Fortement engagée dans plusieurs causes, elle milite pour l’indépendance de son pays la Tunisie et aussi pour l’Algérie. Elle dénonce les tortures pratiquées par l’armée française et défend les militants du MNA (mouvement national algérien) poursuivis par la justice française. Elle cosigne avec Simone de Beauvoir Djamila Boupacha, livre dans lequel elle obtient de nombreux soutiens et la participation de grands noms comme Picasso dont le portrait de Djamila Boupacha figure sur la couverture.

Dans le même esprit, elle préside une commission d’enquête sur les crimes de guerre américains au Viêt Nam.

En 1965, Gisèle Halimi, en compagnie de Madeleine Guilbert, Marguerite Thibert, Évelyne Sullerot, Colette Audry, Andrée Michel, participèrent au Mouvement démocratique féminin, sorte d’union de la gauche avant la lettre qui soutint la candidature de François Mitterrand aux présidentielles de 1965 et veut unir socialisme et féminisme

Féministe, Halimi est signataire en 1971 du Manifeste des 343, parmi 343 femmes qui déclarent avoir avorté et réclament le libre accès aux moyens anticonceptionnels et l’avortement libre.

Aux côtés notamment de Simone de Beauvoir et de Jean Rostand, elle fonde en 1971 le mouvement féministe « Choisir la cause des femmes » et milite en faveur de la dépénalisation de l’avortement. Elle prendra la présidence de cette association à la mort de Simone de Beauvoir.

Au procès de Bobigny en 1972, qui eut un retentissement considérable, elle défend une mineure qui s’était fait avorter après un viol, en faisant une tribune contre la loi de 1920. Ce procès a contribué à l’évolution vers la loi Veil, votée en décembre 1974 et promulguée en janvier 1975, sur l’interruption volontaire de grossesse.

De même, sa stratégie de défense médiatisée de femmes victimes d’un viol collectif devant les Assises d’Aix-en-Provence en 1978 contribuera à l’adoption d’une nouvelle loi en 1980 définissant clairement le viol et l’attentat à la pudeur.

Travail à faire
1. D'après l'extrait sur Gisèle Halimi, en quelle année s'est tenu le procès de Bobigny ?
2. Résumez en deux phrases l'extrait sur Gisèle Halimi.
3. Poursuivez l'extrait sur Gisèle Halimi après sa dernière phrase.
Les lignes qui suivent n'interviennent pas dans ce travail.

Données fournies
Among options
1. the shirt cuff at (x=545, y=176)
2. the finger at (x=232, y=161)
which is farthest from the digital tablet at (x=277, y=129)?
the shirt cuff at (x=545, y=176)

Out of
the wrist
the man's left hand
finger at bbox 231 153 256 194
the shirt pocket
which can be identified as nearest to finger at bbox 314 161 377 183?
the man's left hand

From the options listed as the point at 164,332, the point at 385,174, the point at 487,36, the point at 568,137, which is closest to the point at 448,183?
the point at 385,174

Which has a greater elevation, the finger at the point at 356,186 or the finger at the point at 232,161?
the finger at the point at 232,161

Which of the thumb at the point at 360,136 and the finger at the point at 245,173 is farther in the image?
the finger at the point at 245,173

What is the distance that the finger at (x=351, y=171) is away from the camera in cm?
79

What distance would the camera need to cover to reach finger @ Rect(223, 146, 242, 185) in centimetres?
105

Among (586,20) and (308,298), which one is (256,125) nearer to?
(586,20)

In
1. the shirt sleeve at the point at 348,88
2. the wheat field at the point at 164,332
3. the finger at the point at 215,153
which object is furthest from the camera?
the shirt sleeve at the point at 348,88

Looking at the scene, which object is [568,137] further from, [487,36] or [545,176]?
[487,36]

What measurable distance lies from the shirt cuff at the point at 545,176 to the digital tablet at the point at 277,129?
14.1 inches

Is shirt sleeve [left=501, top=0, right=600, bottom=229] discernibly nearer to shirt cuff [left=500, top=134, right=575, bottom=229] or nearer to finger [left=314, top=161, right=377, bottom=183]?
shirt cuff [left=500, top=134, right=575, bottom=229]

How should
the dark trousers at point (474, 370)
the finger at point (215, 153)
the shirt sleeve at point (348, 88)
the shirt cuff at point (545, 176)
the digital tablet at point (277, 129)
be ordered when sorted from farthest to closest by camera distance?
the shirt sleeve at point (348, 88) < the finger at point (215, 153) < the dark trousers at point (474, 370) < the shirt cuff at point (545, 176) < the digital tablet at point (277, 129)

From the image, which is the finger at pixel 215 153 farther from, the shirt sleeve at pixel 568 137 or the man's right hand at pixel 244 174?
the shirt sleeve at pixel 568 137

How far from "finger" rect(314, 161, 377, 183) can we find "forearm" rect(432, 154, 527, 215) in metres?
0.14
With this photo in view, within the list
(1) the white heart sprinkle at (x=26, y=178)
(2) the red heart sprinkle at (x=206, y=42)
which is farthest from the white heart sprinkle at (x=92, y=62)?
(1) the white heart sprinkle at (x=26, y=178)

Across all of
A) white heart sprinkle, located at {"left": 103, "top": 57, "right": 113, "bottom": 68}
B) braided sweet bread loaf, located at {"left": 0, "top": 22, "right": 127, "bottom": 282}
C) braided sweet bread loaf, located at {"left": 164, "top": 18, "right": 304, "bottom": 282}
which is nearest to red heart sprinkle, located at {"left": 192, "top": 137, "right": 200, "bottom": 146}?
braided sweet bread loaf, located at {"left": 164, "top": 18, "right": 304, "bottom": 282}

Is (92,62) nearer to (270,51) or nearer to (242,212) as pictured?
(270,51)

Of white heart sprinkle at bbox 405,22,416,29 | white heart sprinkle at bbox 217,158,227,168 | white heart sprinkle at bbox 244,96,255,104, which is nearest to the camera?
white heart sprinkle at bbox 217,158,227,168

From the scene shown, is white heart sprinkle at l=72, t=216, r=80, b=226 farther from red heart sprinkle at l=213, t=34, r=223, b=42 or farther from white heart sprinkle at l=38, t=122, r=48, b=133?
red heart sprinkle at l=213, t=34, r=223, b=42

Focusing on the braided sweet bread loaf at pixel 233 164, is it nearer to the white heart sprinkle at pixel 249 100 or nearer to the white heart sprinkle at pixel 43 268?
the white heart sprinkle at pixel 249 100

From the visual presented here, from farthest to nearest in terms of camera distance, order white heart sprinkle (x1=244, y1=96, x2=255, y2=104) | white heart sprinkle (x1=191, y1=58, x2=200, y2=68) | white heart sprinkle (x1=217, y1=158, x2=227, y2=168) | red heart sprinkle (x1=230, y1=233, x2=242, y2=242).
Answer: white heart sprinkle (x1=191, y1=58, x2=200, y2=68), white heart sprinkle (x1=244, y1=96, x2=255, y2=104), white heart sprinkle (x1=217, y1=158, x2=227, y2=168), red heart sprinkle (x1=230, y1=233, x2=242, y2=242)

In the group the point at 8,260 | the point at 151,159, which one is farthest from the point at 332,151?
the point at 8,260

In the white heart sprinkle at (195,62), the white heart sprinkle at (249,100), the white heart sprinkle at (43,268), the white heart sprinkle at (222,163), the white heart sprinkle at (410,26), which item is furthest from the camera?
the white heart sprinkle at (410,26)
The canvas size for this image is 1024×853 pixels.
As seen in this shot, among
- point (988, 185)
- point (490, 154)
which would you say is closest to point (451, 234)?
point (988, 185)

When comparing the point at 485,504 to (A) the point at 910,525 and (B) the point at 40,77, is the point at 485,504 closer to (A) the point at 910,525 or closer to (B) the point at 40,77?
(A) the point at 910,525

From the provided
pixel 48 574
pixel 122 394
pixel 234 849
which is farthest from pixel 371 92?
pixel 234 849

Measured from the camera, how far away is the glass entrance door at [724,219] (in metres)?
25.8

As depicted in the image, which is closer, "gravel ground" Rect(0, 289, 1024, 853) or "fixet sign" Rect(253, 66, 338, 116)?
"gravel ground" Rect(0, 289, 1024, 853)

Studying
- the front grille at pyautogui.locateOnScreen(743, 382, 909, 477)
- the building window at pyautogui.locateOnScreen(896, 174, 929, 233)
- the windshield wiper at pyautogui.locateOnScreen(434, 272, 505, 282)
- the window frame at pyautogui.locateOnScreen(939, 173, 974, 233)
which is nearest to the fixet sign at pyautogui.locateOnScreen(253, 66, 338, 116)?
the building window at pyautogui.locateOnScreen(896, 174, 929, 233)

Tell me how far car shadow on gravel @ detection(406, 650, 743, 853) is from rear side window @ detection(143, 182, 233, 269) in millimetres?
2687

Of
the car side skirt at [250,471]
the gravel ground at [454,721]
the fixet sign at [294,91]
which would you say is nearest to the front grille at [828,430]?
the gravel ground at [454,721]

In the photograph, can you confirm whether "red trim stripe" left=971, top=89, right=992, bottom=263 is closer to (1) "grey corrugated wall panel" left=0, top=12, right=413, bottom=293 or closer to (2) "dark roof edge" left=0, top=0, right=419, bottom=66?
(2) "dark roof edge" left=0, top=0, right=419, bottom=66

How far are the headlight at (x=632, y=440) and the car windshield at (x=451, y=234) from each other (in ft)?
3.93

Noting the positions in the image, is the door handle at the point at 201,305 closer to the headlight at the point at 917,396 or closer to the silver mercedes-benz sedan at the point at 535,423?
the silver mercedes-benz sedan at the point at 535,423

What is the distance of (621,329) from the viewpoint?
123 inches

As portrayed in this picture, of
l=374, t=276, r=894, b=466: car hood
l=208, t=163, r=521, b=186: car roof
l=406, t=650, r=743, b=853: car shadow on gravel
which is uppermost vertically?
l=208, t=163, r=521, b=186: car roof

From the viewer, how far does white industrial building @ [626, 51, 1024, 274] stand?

Corrigé
1. En 1972.

2. Gisèle Halimi milite pour l'indépendance de la Tunisie et pour l'Algérie, dénonce les tortures pratiquées par l'armée française et préside une commission d'enquête sur les crimes de guerre américains au Viêt Nam. Féministe, elle signe le Manifeste des 343, fonde en 1971 « Choisir la cause des femmes » et, par sa défense aux procès de Bobigny en 1972 et d'Aix-en-Provence en 1978, contribue à la loi Veil puis à la loi de 1980 sur le viol.

3.
Gisèle Halimi est également une des fondatrices de l’association altermondialiste ATTAC en 1998. L’activiste palestinien Marouane Barghouti lui a demandé d’être l’un de ses avocats.

Elle est membre du comité de parrainage du Tribunal Russell sur la Palestine dont les travaux ont commencé le 4 mars 2009.

Le 23 février 2010 est adoptée par le Parlement français, en sa présence, une résolution européenne sur le principe de la « clause de l’Européenne la plus favorisée » visant l’harmonisation des législations européennes concernant les droits des femmessuivant l’idée qu’elle avait émise dès 1979 lors de la première élection du parlement européen au suffrage universel.

Élue à l’Assemblée nationale (députée la quatrième circonscription de l’Isère) de 1981 à 1984, elle siège comme apparentée au groupe socialiste. Elle constate avec amertume que ses projets n’avancent pas autant qu’elle le souhaiterait et elle dénonce un bastion de la misogynie. Son amendement instaurant un quota pour les femmes aux élections a pourtant été voté à la « quasi-unanimité » par les députés, en 1982. La mise en échec de cet amendement revient au Conseil constitutionnel qui le considéra comme une entrave à la liberté du suffrage et à la libre expression de la souveraineté nationale.

Bien que nommée par lui ambassadrice de la France auprès de l’UNESCO, d’avril 1985 à septembre 1986, elle se déclare déçue devant un Mitterrand qu’elle juge machiavélique.

Elle rejoint Jean-Pierre Chevènement à l’occasion des élections européennes de 1994 (elle figure en seconde position sur la liste du MDC).

Pour la promotion de Pâques 2006, elle est promue au grade d’officier de la Légion d’honneur.

En novembre 2009, elle est promue commandeur de l’ordre national du Mérite, qu’elle reçoit le 13 avril 2010 des mains du professeur Axel Kahn.

Le 1er janvier 2013 elle est promue Commandeur de la Légion d’honneur.